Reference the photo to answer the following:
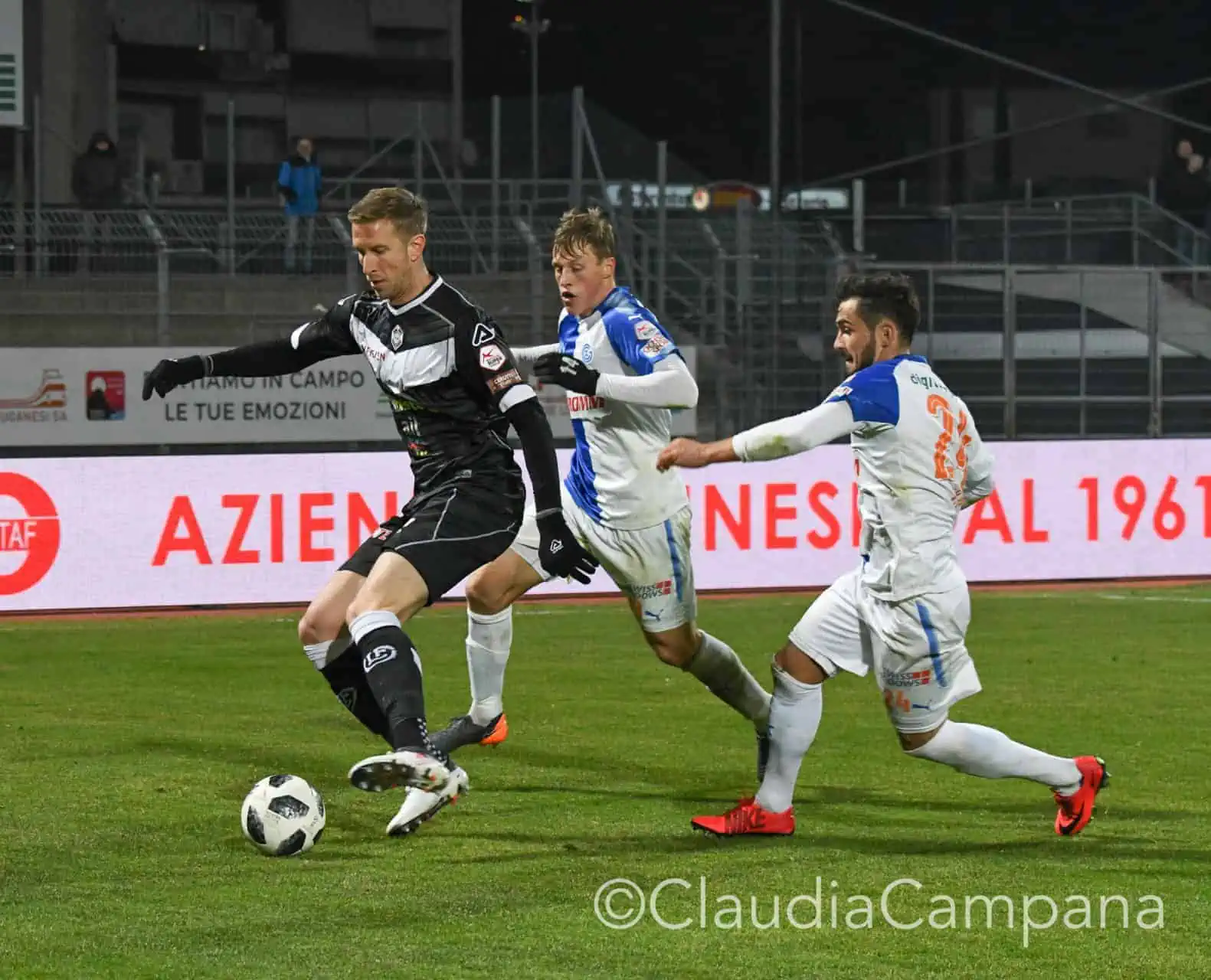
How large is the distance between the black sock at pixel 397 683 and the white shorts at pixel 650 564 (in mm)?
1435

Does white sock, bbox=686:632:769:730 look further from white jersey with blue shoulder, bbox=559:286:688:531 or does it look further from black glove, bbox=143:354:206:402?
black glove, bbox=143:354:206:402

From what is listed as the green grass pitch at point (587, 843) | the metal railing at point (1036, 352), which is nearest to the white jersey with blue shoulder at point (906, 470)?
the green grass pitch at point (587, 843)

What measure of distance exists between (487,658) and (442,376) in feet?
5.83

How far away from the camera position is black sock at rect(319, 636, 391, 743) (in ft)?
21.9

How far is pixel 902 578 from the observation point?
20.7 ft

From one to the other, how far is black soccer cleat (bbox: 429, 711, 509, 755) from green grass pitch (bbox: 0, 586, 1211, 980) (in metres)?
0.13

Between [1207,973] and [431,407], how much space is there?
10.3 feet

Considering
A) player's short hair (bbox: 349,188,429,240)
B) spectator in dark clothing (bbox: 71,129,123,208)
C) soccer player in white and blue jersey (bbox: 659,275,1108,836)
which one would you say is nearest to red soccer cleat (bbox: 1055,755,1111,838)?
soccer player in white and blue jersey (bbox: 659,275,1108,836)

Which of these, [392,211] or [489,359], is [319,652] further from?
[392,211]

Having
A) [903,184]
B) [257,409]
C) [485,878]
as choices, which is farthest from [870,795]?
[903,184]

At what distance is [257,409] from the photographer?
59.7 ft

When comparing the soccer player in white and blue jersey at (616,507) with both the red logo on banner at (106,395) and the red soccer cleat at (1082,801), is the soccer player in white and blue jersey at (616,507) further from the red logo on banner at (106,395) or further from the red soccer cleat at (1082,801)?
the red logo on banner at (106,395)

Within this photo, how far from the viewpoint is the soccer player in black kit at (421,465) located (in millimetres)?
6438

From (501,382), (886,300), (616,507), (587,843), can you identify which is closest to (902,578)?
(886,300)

____

### WHAT THE EXERCISE ASKS
Reproduce every entry above word for word, leaving out the pictures.

### WRITTEN RESPONSE
Reference the photo to answer the following:
How large is the distance between the black sock at pixel 397 683 and the white shorts at pixel 650 564 (in mm)?
1435

Does white sock, bbox=686:632:769:730 look further from white jersey with blue shoulder, bbox=559:286:688:531 or does it look further from black glove, bbox=143:354:206:402?
black glove, bbox=143:354:206:402

From what is listed as the green grass pitch at point (587, 843) | the metal railing at point (1036, 352), which is nearest to the white jersey with blue shoulder at point (906, 470)?
the green grass pitch at point (587, 843)

What measure of distance exists between (487,658) and (442,376) in feet?
5.83

How far away from the camera position is black sock at rect(319, 636, 391, 743) (in ft)?
21.9

How far is pixel 902 578 from the observation point?
20.7 ft

From one to the other, how far is black soccer cleat (bbox: 429, 711, 509, 755) from green grass pitch (bbox: 0, 586, 1211, 980) (in metres)?
0.13

Between [1207,973] and [431,407], how much space is there?
10.3 feet

Considering
A) player's short hair (bbox: 349,188,429,240)
B) spectator in dark clothing (bbox: 71,129,123,208)
C) soccer player in white and blue jersey (bbox: 659,275,1108,836)
which one would you say is nearest to red soccer cleat (bbox: 1055,755,1111,838)?
soccer player in white and blue jersey (bbox: 659,275,1108,836)

Which of these, [392,211] or [489,359], is [319,652] further from?
[392,211]

Having
A) [903,184]
B) [257,409]
C) [485,878]
as choices, which is farthest from [870,795]?
[903,184]

At what distance is [257,409] from the photographer?
59.7 ft

When comparing the soccer player in white and blue jersey at (616,507) with both the red logo on banner at (106,395) and the red soccer cleat at (1082,801), is the soccer player in white and blue jersey at (616,507) further from the red logo on banner at (106,395) or further from the red soccer cleat at (1082,801)?
the red logo on banner at (106,395)

Within this photo, how far from the viewpoint is the soccer player in black kit at (421,465) located (in millimetres)?
6438

From (501,382), (886,300), (616,507), (587,843), can you identify which is closest to (902,578)?
(886,300)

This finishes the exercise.